• **TASK BRIEF**:
Set the data down exactly as it stands, and keep its pictures out.

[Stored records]

#####

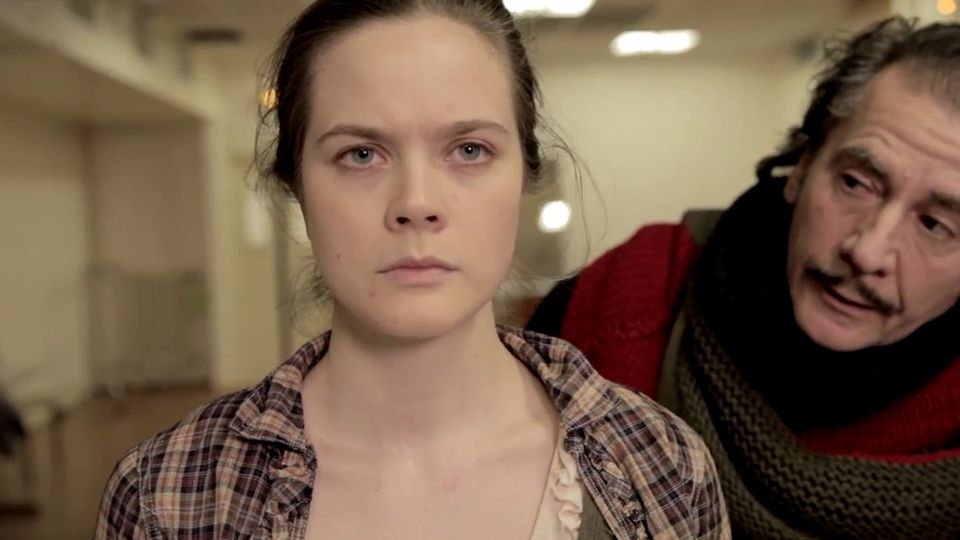 Frankreich Privat Die Sexuellen Geheimnisse Einer Familie Besetzung Frankreich Privat - Die sexuellen Obsessionen einer Schauspielerin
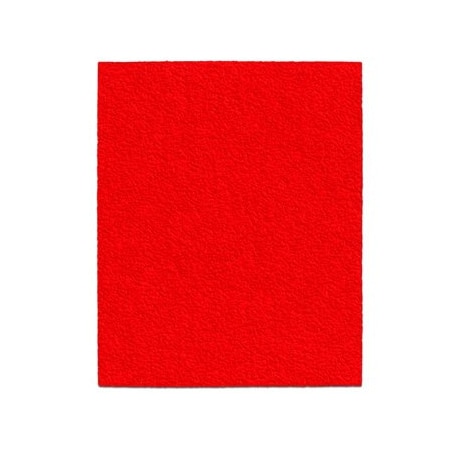 Bsc Preferred 6PK 45x55 40G Sheet DCS045040S06G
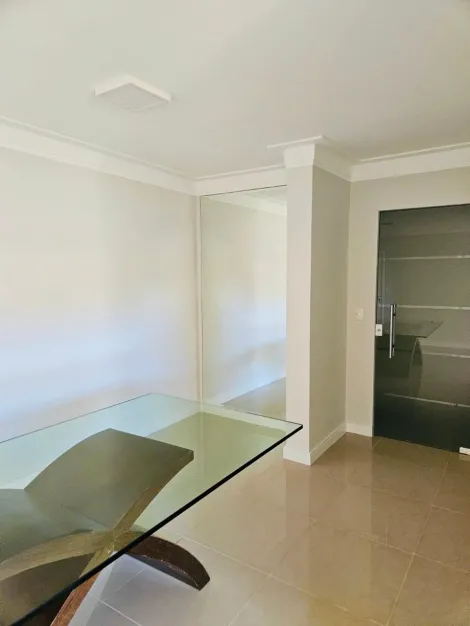 imagem 4 - Apartamento - Padrão imagem 4 - Apartamento - Padrão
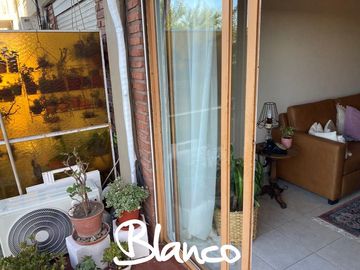 Departamento en Venta en La Lucila, Vicente López, G.B.A. Zona Norte, Argentina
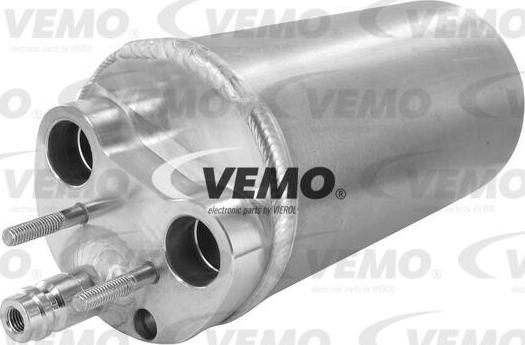 Vemo V46-06-0012 - Осушувач, кондиціонер autozip.com.ua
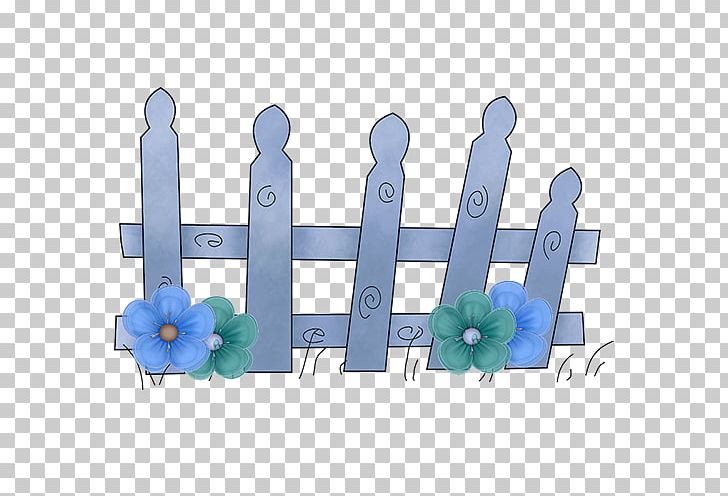 Color Fence Garden Wood PNG, Clipart, Angle, Barbed Wire, Blue Abstract, Blue Abstracts, Blue Background Free PNG Download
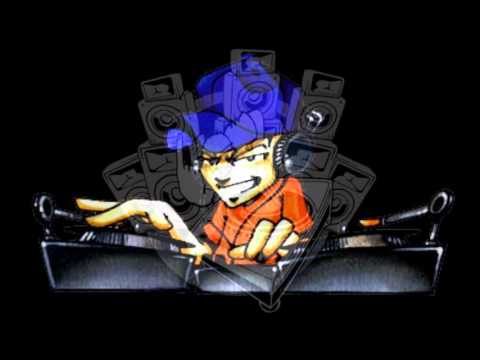 Bachata Mix Dj Michel (Hombre)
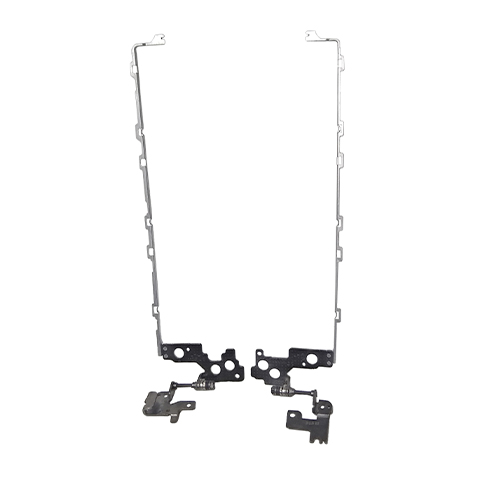 bisagras originales notebook hp 14 ck 14 cm 240 245 g7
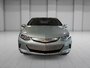 Chevrolet Volt LT VOLANT CHAUFFANT CUIR CAMERA SIEGES CHAUFFANTS 2018-1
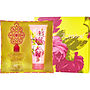 BETSEY JOHNSON Perfume by Betsey Johnson #149415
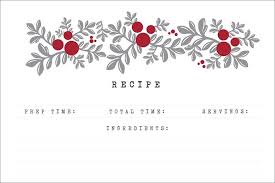 Pin On Letter Parade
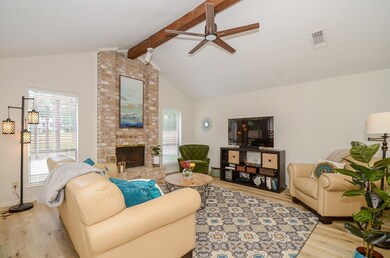 7738 Green Lawn Dr, Houston, TX 77088 - photo 7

#####

• **SOLUTION FOR THIS TASK**:
 Frankreich Privat Die Sexuellen Geheimnisse Einer Familie Besetzung Frankreich Privat - Die sexuellen Obsessionen einer Schauspielerin
 Bsc Preferred 6PK 45x55 40G Sheet DCS045040S06G
 imagem 4 - Apartamento - Padrão imagem 4 - Apartamento - Padrão
 Departamento en Venta en La Lucila, Vicente López, G.B.A. Zona Norte, Argentina
 Vemo V46-06-0012 - Осушувач, кондиціонер autozip.com.ua
 Color Fence Garden Wood PNG, Clipart, Angle, Barbed Wire, Blue Abstract, Blue Abstracts, Blue Background Free PNG Download
 Bachata Mix Dj Michel (Hombre)
 bisagras originales notebook hp 14 ck 14 cm 240 245 g7
 Chevrolet Volt LT VOLANT CHAUFFANT CUIR CAMERA SIEGES CHAUFFANTS 2018-1
 BETSEY JOHNSON Perfume by Betsey Johnson #149415
 Pin On Letter Parade
 7738 Green Lawn Dr, Houston, TX 77088 - photo 7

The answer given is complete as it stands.